The volatility of weather and commodity markets necessitates government assistance with crop insurance premiums so that our nation’s farmers have access to affordable and dependable crop insurance products.
Crop insurance products were improved in the recent farm bill because Congress recognized that these products are a necessity for farmers, regardless of size. To me, a federally-supported crop insurance policy is defensible because a portion of the product’s cost is borne by the farmer.
I am one of those farmers. I raise cotton, corn, soybeans, wheat, peanuts and cattle in north Mississippi. Crop insurance is my most important risk management tool absent the direct payments that were available under previous farm law programs.
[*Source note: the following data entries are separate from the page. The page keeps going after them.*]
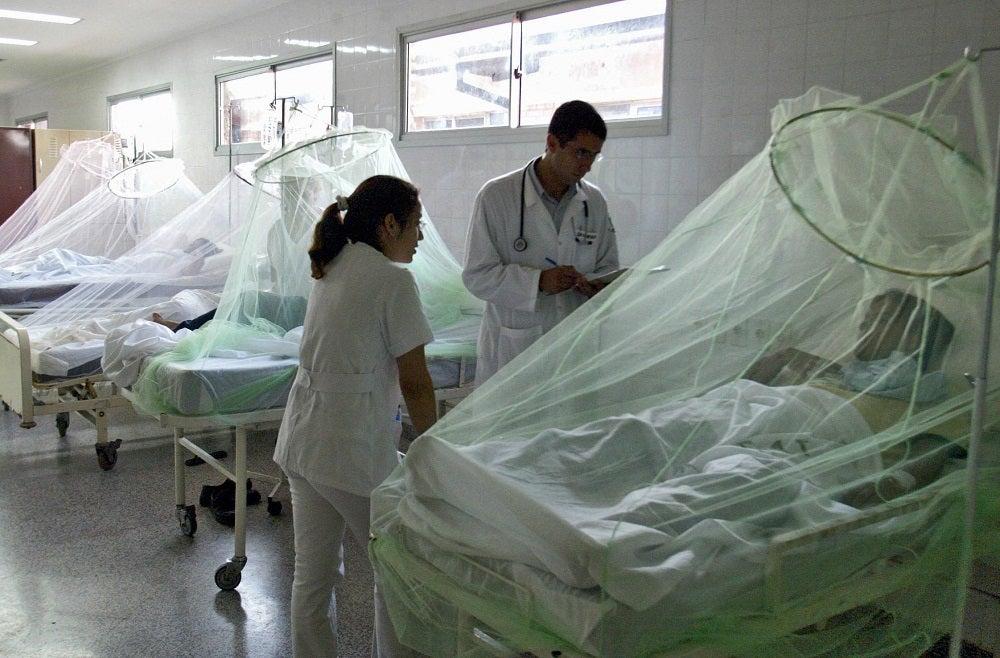 Honduras registra 3,036 afectados por zika en tan solo mes y medio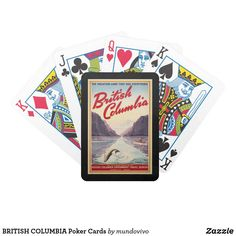 BRITISH COLUMBIA Poker Cards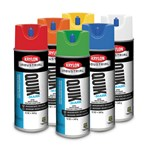 Krylon® Quik-Mark™  APWA Water-based Inverted Marking Paint, 16 Oz.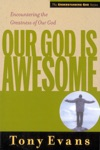 Our God Is Awesome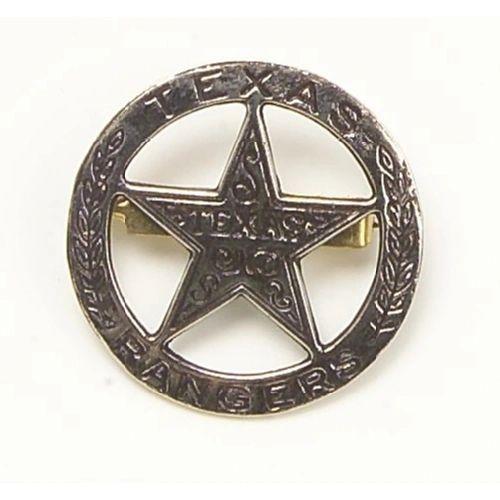 Old West Denix Replica Circular Texas Ranger's Badge– Antiqued Silver Finish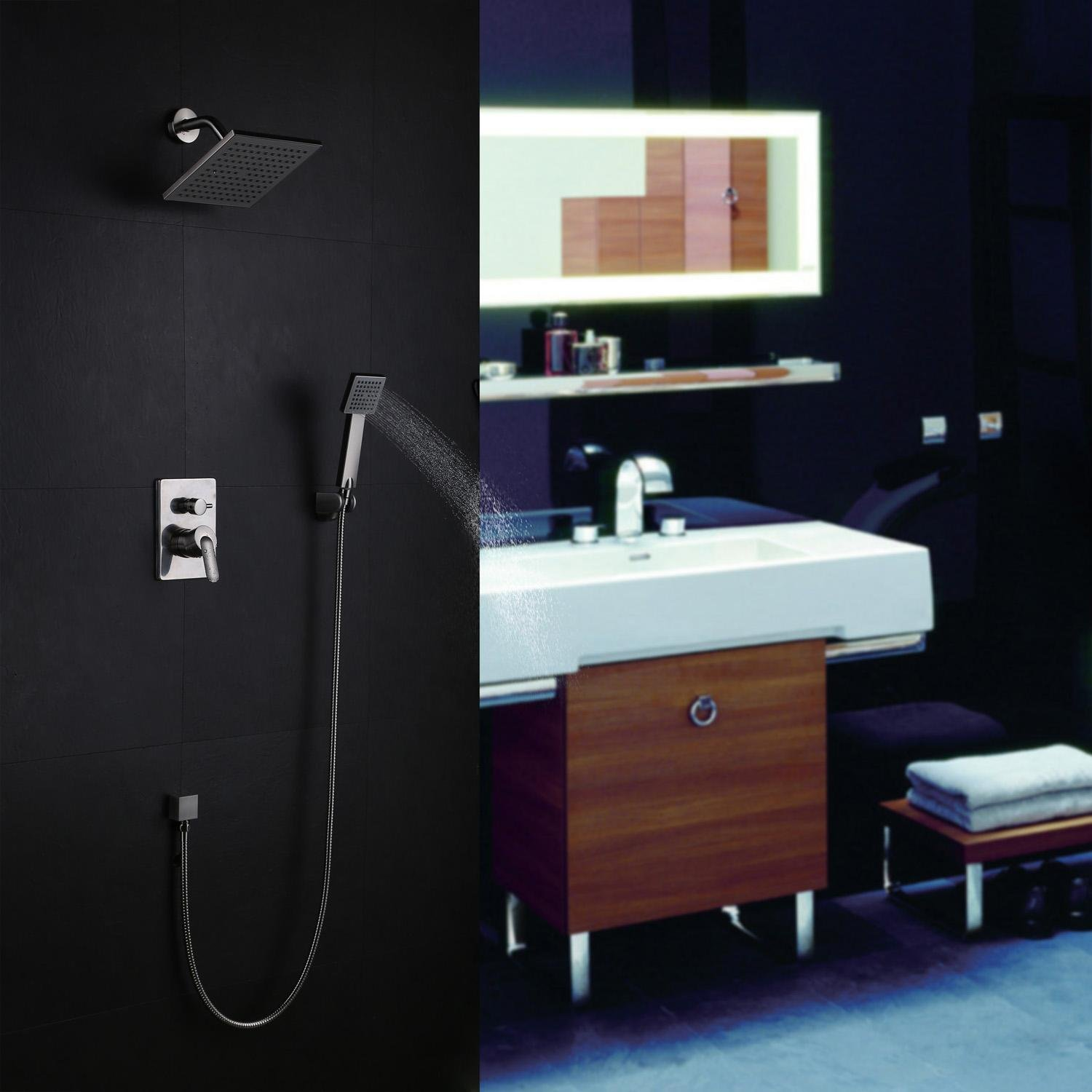 Bath Shower Faucet Set Complete Nickel Brushed Finish Wall Mount ...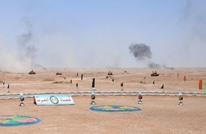 مناورات مصرية بالقرب من ليبيا.. طبول حرب أم رسائل سياسية؟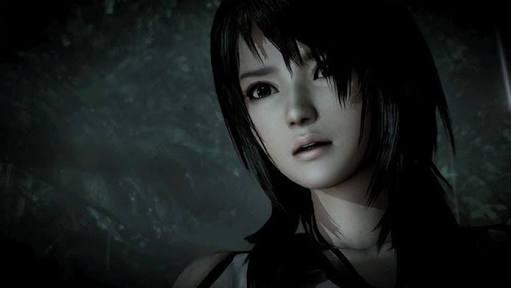 Koei Tecmo diz que Fatal Frame é uma de suas IPs mais valiosas, devemos aguardar um anúncio de um novo jogo pacientemente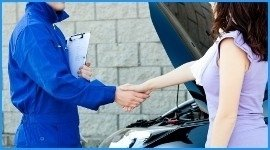 preventivi sicuri, carrozzeria affidabile, carrozziere qualificato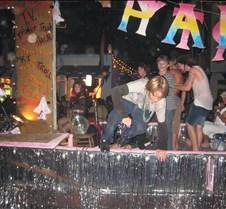 FantasyFest2007_214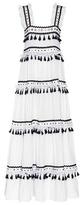Dodo Bar Or Embellished cotton maxi dress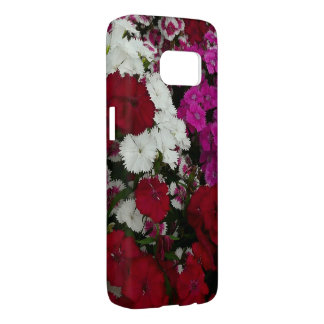 White, Pink and Red Dianthus Floral Photography Samsung Galaxy S7 Case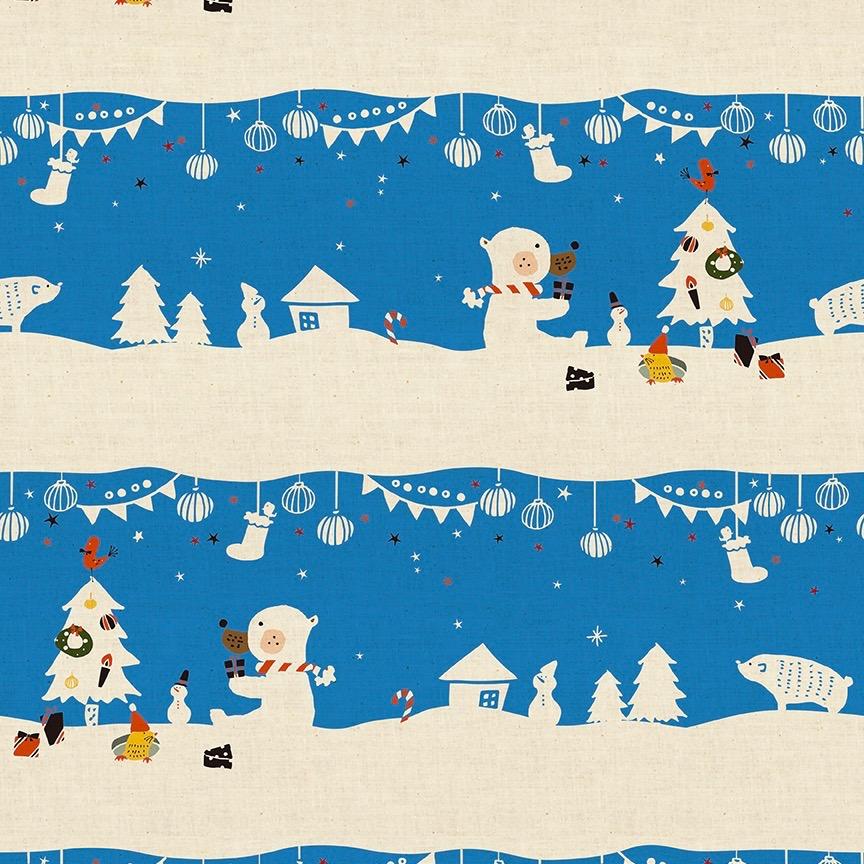 Cotton + Steel Waku Waku Christmas - Mr. Polar Bear (Blue)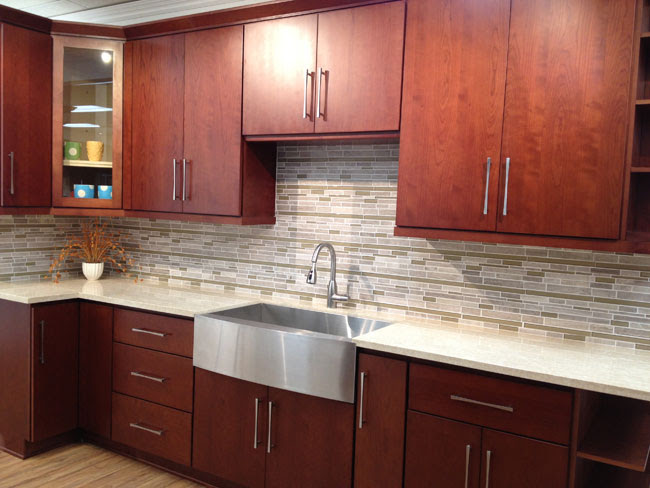 Why RTA (Ready-to-Assemble) Kitchen Cabinets Are the New ...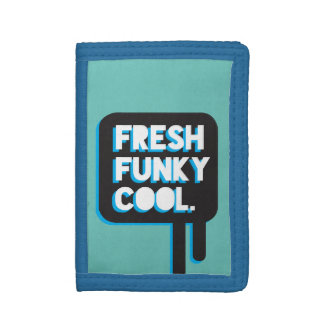 funky quotes fresh funky cool wallet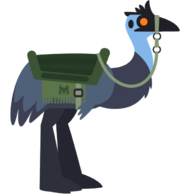 Emu idle 000.png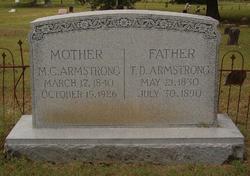 Mary Catherine <i>Elam</i> Armstrong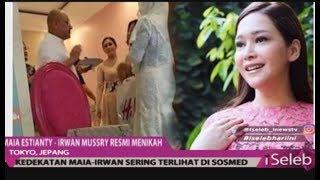 Video Selamat! Maia Estianty & Irwan Mussry Resmi Menikah di Tokyo, Jepang - iSeleb 30/10 MP3, 3GP, MP4, WEBM, AVI, FLV November 2018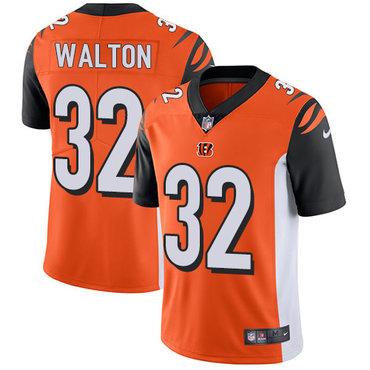 Nike Bengals #32 Mark Walton Orange Alternate Men's Stitched NFL Vapor Untouchable Limited Jersey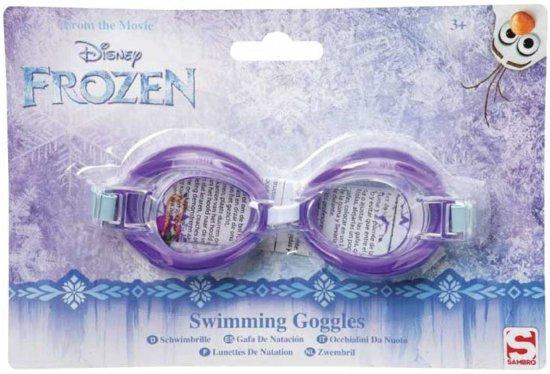 Disney Frozen zwembril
Effective crop insurance products have allowed Congress to move away from providing ad hoc disaster assistance, thus reducing pressure on the federal budget.
We all have witnessed how farmers across the country have suffered from historic droughts, flooding, hail and other severe weather. Many cotton producers, in fact, have incurred particularly excessive yield losses the past three years from these weather events.
Without a doubt, the volatility of weather and commodity markets necessitates government assistance with crop insurance premiums so that our nation’s farmers have access to affordable and dependable crop insurance products.
Regarding cotton, the Stacked Income Protection Plan, known as STAX, is an insurance product that was included in the 2014 federal farm law and is available to upland cotton producers beginning with the 2015 crop year.
The U.S. cotton industry believes that STAX, like all other insurance products, should not be subjected to limits or eligibility restrictions. With cotton’s safety net now comprised solely by the marketing loan program and crop insurance, the U.S. cotton industry is especially concerned by any attempt to eliminate or place limits on key crop insurance tools.
Farm policy generally, and cotton policy specifically, was substantially reformed, funding reduced, and market orientation increased in the 2014 farm law, so now is not the time for further changes that will only undermine production agriculture’s risk management foundation.
The bottom line is that America’s farmers need an affordable and dependable insurance policy if they are going to continue producing safe, abundant, and affordable food and fiber – which is essential to our national security. Affordable and dependable crop insurance will provide the stability needed for U.S. cotton producers – and undergird an industry that provides employment for some 200,000 Americans and produces direct business revenue of more than $27 billion. Accounting for the ripple effect of cotton through the broader economy, direct and indirect employment surpasses 420,000 workers with economic activity well in excess of $100 billion.
Sledge Taylor is a farmer from Como, Mississippi, and chairman of the Memphis-based National Cotton Council of America.